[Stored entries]
*** Block opens ***
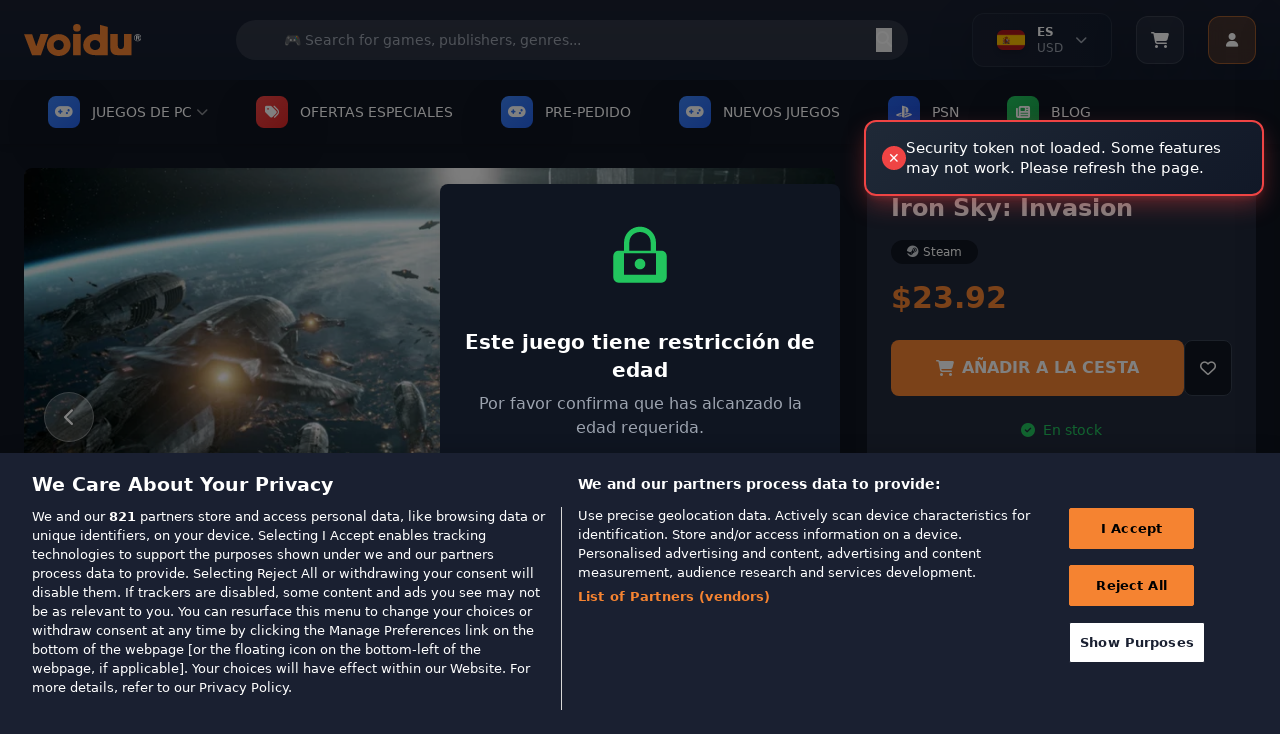

--- FILE ---
content_type: text/css
request_url: https://wl-static.voidu.com/catalog/view/theme/voidu-new/stylesheet/custom/button.css?v=561
body_size: 545
content:
.wl-btn-primary {
  background: var(--background-button-primary);
  --bs-btn-font-weight: 900;
  --bs-btn-color: var(--white);
  --bs-btn-border-radius: 0.5rem;
  --bs-btn-hover-color: var(--white);
  --bs-btn-active-color: var(--white);
  --bs-btn-active-border-color: transparent;
  text-transform: uppercase;
  font-size: 1rem;
}

.wl-btn-primary:hover {
  background: var(--background-button-primary-hover);
 color: var(--color-anchor) ;
}

.wl-btn-primary.disabled, .wl-btn-primary:disabled {
  border: none;
}

.wl-btn-secondary {
  --bs-btn-font-weight: 600;
  --bs-btn-color: var(--slate-200);
  --bs-btn-bg: transparent;
  --bs-btn-border-color: var(--slate-200);
  --bs-btn-border-radius: 0.5rem;
  --bs-btn-hover-color: var(--slate-800);
  --bs-btn-hover-bg: var(--slate-200);
  --bs-btn-active-color: var(--slate-800);
  --bs-btn-active-bg: var(--slate-200);
  --bs-btn-active-border-color: transparent;
  text-transform: uppercase;
  font-size: 1rem;
}

.wl-btn-blue-outline {
  --bs-btn-font-weight: 600;
  --bs-btn-color: var(--white);
  --bs-btn-bg: transparent;
  --bs-btn-border-color: var(--blue-100);
  --bs-btn-hover-border-color: var(--blue-50);
  --bs-btn-border-radius: 0.375rem;
  --bs-btn-hover-color: var(--white);
  --bs-btn-hover-bg: transparent;
  --bs-btn-active-color: var(--white);
  --bs-btn-active-bg: transparent;
  --bs-btn-active-border-color: var(--blue-50);
  text-transform: uppercase;
  font-size: 1rem;
}

.wl-btn-blue {
  --bs-btn-font-weight: 600;
  --bs-btn-color: var(--white);
  --bs-btn-bg: var(--blue-100);
  --bs-btn-border-color: var(--blue-100);
  --bs-btn-hover-border-color: var(--blue-50);
  --bs-btn-border-radius: 0.375rem;
  --bs-btn-hover-color: var(--white);
  --bs-btn-hover-bg: var(--blue-50);
  --bs-btn-active-color: var(--white);
  --bs-btn-active-bg: var(--blue-100);
  --bs-btn-active-border-color: var(--blue-50);
  text-transform: uppercase;
  font-size: 1rem;
}
.wl-btn-orange {
  --bs-btn-font-weight: 600;
  --bs-btn-color: var(--white);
*** Block closes ***
| BRIEF |
Leaving the pictures aside, give back all the records exactly as they are.

| RESULT FOR THIS EXERCISE |
--- FILE ---
content_type: text/css
request_url: https://wl-static.voidu.com/catalog/view/theme/voidu-new/stylesheet/custom/button.css?v=561
body_size: 545
content:
.wl-btn-primary {
  background: var(--background-button-primary);
  --bs-btn-font-weight: 900;
  --bs-btn-color: var(--white);
  --bs-btn-border-radius: 0.5rem;
  --bs-btn-hover-color: var(--white);
  --bs-btn-active-color: var(--white);
  --bs-btn-active-border-color: transparent;
  text-transform: uppercase;
  font-size: 1rem;
}

.wl-btn-primary:hover {
  background: var(--background-button-primary-hover);
 color: var(--color-anchor) ;
}

.wl-btn-primary.disabled, .wl-btn-primary:disabled {
  border: none;
}

.wl-btn-secondary {
  --bs-btn-font-weight: 600;
  --bs-btn-color: var(--slate-200);
  --bs-btn-bg: transparent;
  --bs-btn-border-color: var(--slate-200);
  --bs-btn-border-radius: 0.5rem;
  --bs-btn-hover-color: var(--slate-800);
  --bs-btn-hover-bg: var(--slate-200);
  --bs-btn-active-color: var(--slate-800);
  --bs-btn-active-bg: var(--slate-200);
  --bs-btn-active-border-color: transparent;
  text-transform: uppercase;
  font-size: 1rem;
}

.wl-btn-blue-outline {
  --bs-btn-font-weight: 600;
  --bs-btn-color: var(--white);
  --bs-btn-bg: transparent;
  --bs-btn-border-color: var(--blue-100);
  --bs-btn-hover-border-color: var(--blue-50);
  --bs-btn-border-radius: 0.375rem;
  --bs-btn-hover-color: var(--white);
  --bs-btn-hover-bg: transparent;
  --bs-btn-active-color: var(--white);
  --bs-btn-active-bg: transparent;
  --bs-btn-active-border-color: var(--blue-50);
  text-transform: uppercase;
  font-size: 1rem;
}

.wl-btn-blue {
  --bs-btn-font-weight: 600;
  --bs-btn-color: var(--white);
  --bs-btn-bg: var(--blue-100);
  --bs-btn-border-color: var(--blue-100);
  --bs-btn-hover-border-color: var(--blue-50);
  --bs-btn-border-radius: 0.375rem;
  --bs-btn-hover-color: var(--white);
  --bs-btn-hover-bg: var(--blue-50);
  --bs-btn-active-color: var(--white);
  --bs-btn-active-bg: var(--blue-100);
  --bs-btn-active-border-color: var(--blue-50);
  text-transform: uppercase;
  font-size: 1rem;
}
.wl-btn-orange {
  --bs-btn-font-weight: 600;
  --bs-btn-color: var(--white);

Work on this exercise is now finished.